Hendaye, symptôme d’une politique migratoire en perdition
Le CRA d’Hendaye n’est pas un cas isolé. Partout en France, les centres de rétention administrative saturent. Les chiffres parlent d’eux-mêmes : en 2024, le taux d’occupation moyen dépassait régulièrement les 95 %. Certains établissements, comme celui de Vincennes ou du Mesnil-Amelot, ont connu des mouvements de révolte similaires ces derniers mois.
Le blocage des expulsions vers certains pays (Algérie, Maroc, Tunisie, Côte d’Ivoire…) transforme ces lieux censés être transitoires en semi-prisons. Les personnes retenues savent qu’elles ont de fortes chances de rester bloquées des semaines, voire des mois. L’espoir d’une sortie rapide s’effondre. La colère monte.
Et pendant ce temps, les agents payent le prix fort. Sous-effectifs chroniques, absence de formation spécifique à la gestion de profils psychiatriques lourds, équipements parfois vétustes… Tout concourt à faire des CRA des points chauds permanents.
Que faire quand la soupape de sécurité explose ?

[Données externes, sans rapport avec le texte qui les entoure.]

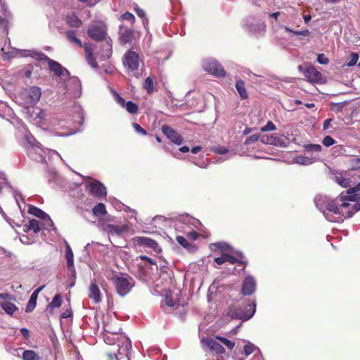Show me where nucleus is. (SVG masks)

La mutinerie d’Hendaye pose une question brutale : jusqu’à quand va-t-on maintenir un système qui craque de toutes parts ? Fermer des centres ? Les agrandir ? Créer des structures spécialisées pour les profils psychiatriques ? Réactiver les accords diplomatiques pour relancer les expulsions ?
Aucune réponse simple n’existe. Mais une chose est sûre : ignorer les alertes répétées des policiers et des associations reviendrait à attendre la prochaine explosion. Et la suivante risque d’être encore plus grave.
Ce qui s’est passé le 23 novembre à Hendaye n’est pas qu’un « incident ». C’est le signal d’alarme d’un système au bord du gouffre. Un signal qu’il devient urgent d’entendre.
En résumé :
- 29 retenus impliqués dans une mutinerie d’une rare violence
- Dégradations massives, caméras neutralisées, jets d’objets
- Centre saturé avec une majorité d’Algériens non expulsables
- Durée de rétention bien supérieure à la moyenne nationale
- Appels désespérés des syndicats policiers pour des mesures urgentes
Le CRA d’Hendaye a retrouvé son calme depuis. Mais pour combien de temps ? La prochaine étincelle est peut-être déjà là, tapie dans un couloir, prête à embraser à nouveau ce petit bout de France coincé entre l’océan et la frontière.